§ Exercise text
►
Winner-take-all neural network with massively optoelectronic interconnections

American Journal of Applied Sciences, Feb, 2009 by Wissam H. Ali, Ahmed N. Abdalla, Wa'l H. Ali

INTRODUCTION

In a winner-take-all function, a collective dynamic competition takes place, which receives the maximum input and suppresses activity in all the other nodes of the network. The mechanism that is responsible for this type of behavior is the competition for a limited resource such as laser resonator gain, current on a bus, or current limited by a common load resistor. The latter is the case considered in this research. This functional unit can be used in a wide variety of applications requiring arbitration. The application of most interest is in competitive neural networks for unsupervised clustering applications, where the winner-take-all is used as a powerful nonlocal non-linearity. In these networks, each node receives a weighted sum of input from a statistical clustered input space. The weight vectors lead to a neuron that represents prototypes of each of the clusters and the largest inner product is related to the prototype to which an input pattern most closely matches. The winner-take-all network selects the largest inner product, corresponding to the best pattern match and assigns class membership.

In this study an optically controlled winner-take-all circuit is described being, based on a pnpn structure that can be used in the optical implementation of a competitive network.

Such a network is implemented as a parallel-optical system that incorporates a diffractive-optical element (DOE). Its performance as a scheduler for both crossbar and self-routing switching fabrics is measured.

In this study, the implementation of a neural network that exploits an optical interconnect to perform a real task. The operation and the design of such a scheduler and operational experimental implementation of an SOF is described. The scheduler uses a neural network in a winner-take-all strategy to optimize decisions on the throughput of Koheen (self organizing).

WTA NEURAL NETWORKS

The basis of the winner-take-all circuit is an electrical network (1), that has the capability of both lateral and global inhibition. Global inhibition is essential to perform the winner-take-all function and can be realized as a special case of this network, obtained by removing all the local couplings between the cells.
◄
§ Data shown
►
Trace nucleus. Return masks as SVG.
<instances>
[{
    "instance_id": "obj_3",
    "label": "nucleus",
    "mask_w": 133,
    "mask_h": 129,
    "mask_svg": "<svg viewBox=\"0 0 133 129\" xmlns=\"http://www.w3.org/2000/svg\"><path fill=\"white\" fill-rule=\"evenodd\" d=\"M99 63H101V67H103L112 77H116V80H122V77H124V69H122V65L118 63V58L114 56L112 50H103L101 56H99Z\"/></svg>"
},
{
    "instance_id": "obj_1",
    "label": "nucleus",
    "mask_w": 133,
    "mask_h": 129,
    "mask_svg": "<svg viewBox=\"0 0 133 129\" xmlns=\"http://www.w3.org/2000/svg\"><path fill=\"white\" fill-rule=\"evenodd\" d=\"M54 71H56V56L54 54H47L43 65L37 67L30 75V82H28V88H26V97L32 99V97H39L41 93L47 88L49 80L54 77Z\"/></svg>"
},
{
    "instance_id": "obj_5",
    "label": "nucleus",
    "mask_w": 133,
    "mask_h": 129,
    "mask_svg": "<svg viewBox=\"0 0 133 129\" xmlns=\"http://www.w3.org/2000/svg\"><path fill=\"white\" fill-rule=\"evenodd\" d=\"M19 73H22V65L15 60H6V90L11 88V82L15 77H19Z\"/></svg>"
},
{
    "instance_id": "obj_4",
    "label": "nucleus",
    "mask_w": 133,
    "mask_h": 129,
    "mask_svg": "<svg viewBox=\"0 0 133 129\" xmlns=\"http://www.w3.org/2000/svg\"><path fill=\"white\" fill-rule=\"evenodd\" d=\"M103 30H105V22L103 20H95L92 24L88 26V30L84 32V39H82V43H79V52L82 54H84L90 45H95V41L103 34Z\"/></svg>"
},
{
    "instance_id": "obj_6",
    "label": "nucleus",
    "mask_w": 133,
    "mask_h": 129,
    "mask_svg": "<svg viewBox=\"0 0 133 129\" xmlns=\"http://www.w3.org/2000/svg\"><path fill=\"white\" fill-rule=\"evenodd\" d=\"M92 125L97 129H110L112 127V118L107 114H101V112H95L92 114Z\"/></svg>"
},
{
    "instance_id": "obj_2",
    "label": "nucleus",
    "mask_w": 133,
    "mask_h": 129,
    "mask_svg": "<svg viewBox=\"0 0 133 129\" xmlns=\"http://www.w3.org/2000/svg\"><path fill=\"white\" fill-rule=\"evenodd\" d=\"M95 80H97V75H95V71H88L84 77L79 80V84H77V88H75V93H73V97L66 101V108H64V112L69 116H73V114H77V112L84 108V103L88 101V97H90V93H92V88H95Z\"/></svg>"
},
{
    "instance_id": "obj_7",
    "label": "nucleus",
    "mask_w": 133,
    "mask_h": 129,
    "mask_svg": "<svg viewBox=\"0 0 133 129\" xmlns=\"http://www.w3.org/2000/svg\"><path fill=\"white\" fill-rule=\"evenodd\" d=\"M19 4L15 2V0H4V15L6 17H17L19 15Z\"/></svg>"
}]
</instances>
◄
§ What this exercise asks
**A)** In the winner-take-all article, what limited resource is the competition for in the case this research considers?
**B)** Copy word for word the part of the winner-take-all article starting at "In this study an" and ending at "fabrics is measured.".
The listing comes from a separate source, not from the winner-take-all article.

§ Activity answers
**A)** Current limited by a common load resistor.

**B)**
In this study an optically controlled winner-take-all circuit is described being, based on a pnpn structure that can be used in the optical implementation of a competitive network.

Such a network is implemented as a parallel-optical system that incorporates a diffractive-optical element (DOE). Its performance as a scheduler for both crossbar and self-routing switching fabrics is measured.